Well, early looks at the sky at sunset were not encouraging with a fair amount of cirrus all over the place. But, when I went out about 7, with a few stars popping out into the light-polluted skies, they seemed to have dissipated.

Now, the backyard is not the best observing environment in the world. It's in the middle of the suburbs and I can only look out to the northwest and west as the sycamore and pine (70' and 90' tall, respectively) more or less block out the rest of the sky. So I took what I could see, which turned out to be Cassiopeia and Perseus, for the most part. First thing I did was peek at Pleiades with the binoculars. Very fine. Very fine. Photons! At last! Ahhhhh....

Going on to the scope, I hunted up alpha-Cass and worked my way down the W, looking at clusters. First up was 7789, which was nice but of course not up to its full glory in the bright sky. Skipped down alpha-Cass. to beta-Cass. to eta-Cass., and looked for the unnumbered (in Sky Atlas 2000, anyway) cluster near eta. Not found. Continuing to gamma-Cass, 381 and 358 were found and ogled. Then on to phi-Cass looking for 436 and 457, nope and nope. Moved next to batch of five clusters not far from delta-Cass. Paydirt. All five were there, although a couple were pretty faint in the bright sky. M103 was the best of the crew, and a nice view. Not too much farther on from delta-Cass. are three more clusters, of which I found one (637) but the other two were too faint (609, 559) or lost into the Milky Way.

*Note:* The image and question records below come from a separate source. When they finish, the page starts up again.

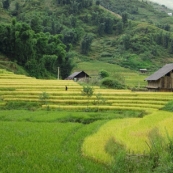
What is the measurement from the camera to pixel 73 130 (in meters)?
18.4

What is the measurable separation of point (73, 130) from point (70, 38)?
90.9m

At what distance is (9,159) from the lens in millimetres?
11078

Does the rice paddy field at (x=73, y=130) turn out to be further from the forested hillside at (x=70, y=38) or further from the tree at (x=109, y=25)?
the tree at (x=109, y=25)

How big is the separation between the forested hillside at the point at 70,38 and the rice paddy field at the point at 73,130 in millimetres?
27876

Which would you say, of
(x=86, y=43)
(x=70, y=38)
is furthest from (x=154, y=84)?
(x=70, y=38)

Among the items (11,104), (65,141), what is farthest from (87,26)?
(65,141)

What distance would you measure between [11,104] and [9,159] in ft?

Drifted out of Cassiopeia and into Perseus now, going first for 774, another small cluster which was there but not spectacular tonight. Then I went and hunted up M76, tonight's token planetary. It was there--just--as a trace of a grey patch that moved with the star pattern. No detail. Then it was back across Perseus to the Double Cluster, a sparkler in almost any sky conditions; I spent a fair amount of time here, thoroughly enjoying the view, and soaking up photons to make up for the full month (!) of no observing due to clouds and rain around here.

From Double Cluster, I went over to gamma-Andromeda and enjoyed the beauty of the color-contrasted pair. After that, things started to get kind of sticky. I went for M34 next but just couldn't find it. Refusing to believe my star-hopping had completely evaporated, I eventually put my glasses back on to discover that a band of clouds had reappeared to the west and M34 was behind it. No wonder I couldn't find any stars to hop from in the finder. Scanned around and found that Orion had cleared the sycamore (barely...I did lose it now and again for a minute or so as twigs passed through the field of view). Got a truly fine view of M42. Five stars were visible in the Trapezium, with the fifth (E) coming and going with the seeing. It was there a second or two at a time, then would wink out coyly and reappear again in another second or so. The nebula itself was its usual glorious self. As the view time lengthened, more and more streamer detail became visible away from the main body of the nebula. Until....suddenly it became *very* nebulous and everything faded. The clouds had reached Orion now, tenuous grey fingers stealing away the views....

I switched over to Sirius, hoping to get a view or two of some clusters like M41 and M93 before the clouds got there too, but lost the race. Though Sirius itself was clearing the sycamore, the clusters to the south of it were hidden behind the back porch roofline. By the time they'd cleared by that, Sirius had fuzzed out as the grey fingers clutched at more and more of the sky.

I packed it in. It was 10 already--three hours had melted away as if they were only three minutes. So what if it was cut short by clouds, so what if it was light-polluted, so what if it was with a restricted sky view. No matter! The sky was back, and it was glorious.